The families rushed back to our home (just 5 minutes away) for the traditional Tea Ceremony. The newly-wed paid their respects to the elders with longan tea, who in turn reciprocated with gifts and ang pows to welcome them as part of the family. The protocol of the family members in order of seniority was strictly followed. We had to use the appropriate salutations for the various uncles and aunties. Keerthan’s family decided to follow our tradition as well, with equally complicated terms. Then we followed the Indian tradition of the elders feeding the newly-wed with a concoction of banana (pisang emas), fresh milk and rock sugar, probably as a symbol of fertility!

We all then had a short rest, except for the ladies who had to prepare themselves for the banquet. The Wedding Banquet was held at the Kinta Riverfront Hotel Ball Room. Friends and relatives gathered at 630pm for the cocktail, some of whom have not met one another for years. The younger guests enjoyed themselves making “silly faces” at the photo booth. More than 550 guests enjoyed the 8-course Chinese dinner (no sharks fin!) while being entertained by the band.

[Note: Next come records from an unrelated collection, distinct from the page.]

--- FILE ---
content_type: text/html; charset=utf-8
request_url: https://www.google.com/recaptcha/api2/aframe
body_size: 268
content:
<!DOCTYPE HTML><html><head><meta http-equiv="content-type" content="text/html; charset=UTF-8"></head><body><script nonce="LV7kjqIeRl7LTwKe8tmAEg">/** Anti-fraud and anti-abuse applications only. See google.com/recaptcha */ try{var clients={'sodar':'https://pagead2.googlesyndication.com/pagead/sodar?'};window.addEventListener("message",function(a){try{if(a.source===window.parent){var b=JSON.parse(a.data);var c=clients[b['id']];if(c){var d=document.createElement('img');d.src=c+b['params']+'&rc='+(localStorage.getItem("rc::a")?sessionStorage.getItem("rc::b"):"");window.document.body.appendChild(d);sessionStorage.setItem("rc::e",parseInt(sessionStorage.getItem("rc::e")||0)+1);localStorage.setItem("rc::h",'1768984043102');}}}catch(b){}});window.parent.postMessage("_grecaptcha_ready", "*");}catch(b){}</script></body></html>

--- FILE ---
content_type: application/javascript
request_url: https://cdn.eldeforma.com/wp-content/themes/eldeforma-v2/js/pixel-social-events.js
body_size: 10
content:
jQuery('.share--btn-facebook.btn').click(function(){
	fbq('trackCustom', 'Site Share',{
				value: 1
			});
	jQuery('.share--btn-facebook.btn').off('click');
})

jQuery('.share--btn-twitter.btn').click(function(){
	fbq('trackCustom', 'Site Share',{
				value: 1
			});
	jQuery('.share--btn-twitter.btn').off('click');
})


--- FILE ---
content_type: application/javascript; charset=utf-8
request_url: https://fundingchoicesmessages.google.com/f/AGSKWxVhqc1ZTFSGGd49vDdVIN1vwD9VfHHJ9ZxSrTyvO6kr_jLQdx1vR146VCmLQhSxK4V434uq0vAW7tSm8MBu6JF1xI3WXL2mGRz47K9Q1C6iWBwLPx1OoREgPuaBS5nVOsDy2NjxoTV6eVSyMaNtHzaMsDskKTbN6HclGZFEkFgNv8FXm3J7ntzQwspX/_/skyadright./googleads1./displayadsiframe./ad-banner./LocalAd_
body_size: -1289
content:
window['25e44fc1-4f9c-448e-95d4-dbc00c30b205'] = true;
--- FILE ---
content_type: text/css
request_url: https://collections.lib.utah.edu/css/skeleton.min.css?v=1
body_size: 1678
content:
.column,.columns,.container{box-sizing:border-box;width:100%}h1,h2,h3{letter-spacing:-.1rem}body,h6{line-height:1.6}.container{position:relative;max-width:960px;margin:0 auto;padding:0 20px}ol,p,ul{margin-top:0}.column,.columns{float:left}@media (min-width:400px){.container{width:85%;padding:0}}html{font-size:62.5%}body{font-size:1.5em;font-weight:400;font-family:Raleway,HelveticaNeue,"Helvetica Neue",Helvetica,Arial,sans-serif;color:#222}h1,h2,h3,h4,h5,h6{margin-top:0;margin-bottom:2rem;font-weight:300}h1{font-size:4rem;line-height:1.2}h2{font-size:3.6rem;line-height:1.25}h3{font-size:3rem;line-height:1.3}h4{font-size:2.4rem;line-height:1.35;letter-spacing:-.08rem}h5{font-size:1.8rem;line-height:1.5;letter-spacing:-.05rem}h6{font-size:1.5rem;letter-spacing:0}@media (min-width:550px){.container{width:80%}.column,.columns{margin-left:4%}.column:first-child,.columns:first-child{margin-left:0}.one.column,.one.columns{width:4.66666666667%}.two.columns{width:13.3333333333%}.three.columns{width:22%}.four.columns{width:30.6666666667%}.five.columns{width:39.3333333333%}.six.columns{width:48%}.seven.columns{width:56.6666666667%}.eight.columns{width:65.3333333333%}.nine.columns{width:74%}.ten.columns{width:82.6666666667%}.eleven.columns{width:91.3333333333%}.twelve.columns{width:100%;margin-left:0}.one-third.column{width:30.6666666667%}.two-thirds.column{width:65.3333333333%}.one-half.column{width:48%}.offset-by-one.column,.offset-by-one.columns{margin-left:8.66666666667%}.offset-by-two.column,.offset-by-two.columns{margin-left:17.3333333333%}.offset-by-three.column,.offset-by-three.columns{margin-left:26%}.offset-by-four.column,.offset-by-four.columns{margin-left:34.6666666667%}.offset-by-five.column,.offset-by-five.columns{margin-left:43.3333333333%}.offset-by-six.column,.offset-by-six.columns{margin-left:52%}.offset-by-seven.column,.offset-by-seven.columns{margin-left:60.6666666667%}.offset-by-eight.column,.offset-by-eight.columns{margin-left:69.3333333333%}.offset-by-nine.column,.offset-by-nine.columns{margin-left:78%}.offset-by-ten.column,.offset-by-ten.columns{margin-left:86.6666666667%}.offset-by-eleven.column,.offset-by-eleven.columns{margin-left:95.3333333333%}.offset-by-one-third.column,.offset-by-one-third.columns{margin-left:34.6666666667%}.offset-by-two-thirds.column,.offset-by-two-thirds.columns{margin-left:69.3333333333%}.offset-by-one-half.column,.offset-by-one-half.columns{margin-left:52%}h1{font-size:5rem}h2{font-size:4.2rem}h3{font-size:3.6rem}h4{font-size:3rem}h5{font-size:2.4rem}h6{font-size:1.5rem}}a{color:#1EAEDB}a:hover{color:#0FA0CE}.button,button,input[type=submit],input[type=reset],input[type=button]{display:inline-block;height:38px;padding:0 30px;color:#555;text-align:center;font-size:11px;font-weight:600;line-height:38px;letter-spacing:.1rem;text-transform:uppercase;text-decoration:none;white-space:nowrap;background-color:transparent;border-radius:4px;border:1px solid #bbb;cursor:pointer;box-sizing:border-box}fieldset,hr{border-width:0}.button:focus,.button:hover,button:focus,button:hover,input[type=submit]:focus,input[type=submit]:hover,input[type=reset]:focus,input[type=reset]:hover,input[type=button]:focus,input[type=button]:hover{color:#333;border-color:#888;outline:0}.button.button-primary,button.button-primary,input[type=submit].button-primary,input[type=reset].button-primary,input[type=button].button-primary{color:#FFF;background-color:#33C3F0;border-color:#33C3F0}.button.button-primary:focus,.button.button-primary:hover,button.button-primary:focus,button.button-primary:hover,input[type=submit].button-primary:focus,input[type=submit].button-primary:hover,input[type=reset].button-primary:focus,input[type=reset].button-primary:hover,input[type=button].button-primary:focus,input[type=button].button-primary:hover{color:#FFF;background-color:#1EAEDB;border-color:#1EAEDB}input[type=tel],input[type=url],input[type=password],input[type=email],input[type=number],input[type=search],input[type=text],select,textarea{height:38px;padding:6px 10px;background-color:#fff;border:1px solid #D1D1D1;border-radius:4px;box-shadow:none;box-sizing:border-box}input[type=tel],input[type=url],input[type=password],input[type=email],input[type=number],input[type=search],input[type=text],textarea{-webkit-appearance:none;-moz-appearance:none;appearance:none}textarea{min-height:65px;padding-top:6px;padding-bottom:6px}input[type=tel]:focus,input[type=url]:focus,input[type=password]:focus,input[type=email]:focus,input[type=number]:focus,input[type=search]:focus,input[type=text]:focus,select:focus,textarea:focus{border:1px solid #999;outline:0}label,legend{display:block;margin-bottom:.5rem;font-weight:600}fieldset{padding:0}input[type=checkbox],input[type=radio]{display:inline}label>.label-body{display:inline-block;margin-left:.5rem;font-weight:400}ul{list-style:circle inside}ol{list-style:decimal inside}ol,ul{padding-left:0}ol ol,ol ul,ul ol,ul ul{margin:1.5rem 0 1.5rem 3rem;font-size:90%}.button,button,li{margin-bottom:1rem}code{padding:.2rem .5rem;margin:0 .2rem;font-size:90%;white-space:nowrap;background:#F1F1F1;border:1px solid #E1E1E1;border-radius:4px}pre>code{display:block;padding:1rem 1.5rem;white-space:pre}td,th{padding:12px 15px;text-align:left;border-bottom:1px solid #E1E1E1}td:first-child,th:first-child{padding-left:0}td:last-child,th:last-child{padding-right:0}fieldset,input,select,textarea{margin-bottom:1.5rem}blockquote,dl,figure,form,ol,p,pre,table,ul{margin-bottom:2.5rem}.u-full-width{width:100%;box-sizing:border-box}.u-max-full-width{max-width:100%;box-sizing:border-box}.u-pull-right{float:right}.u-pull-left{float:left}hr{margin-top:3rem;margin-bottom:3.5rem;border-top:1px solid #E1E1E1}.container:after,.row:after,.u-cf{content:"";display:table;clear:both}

There was the usual yam seng toasting and the cake cutting. We are thankful to all our guests for their presence and their presents! Some have travelled from near and far just to celebrate with us.

The following Saturday, was the Banquet hosted by the groom’s parents at the Holiday Inn Glenmarie. It was preceded by a typical South Indian dinner at their home. We could barely recognise the bride and bridesmaids who were all dressed in traditional Indian sarees with appropriate make-up and jewellery.

On Tuesday, the newly-wed went off for their honeymoon in Goa, as the beginning of a new life together. May they enjoy many years of marital bliss together.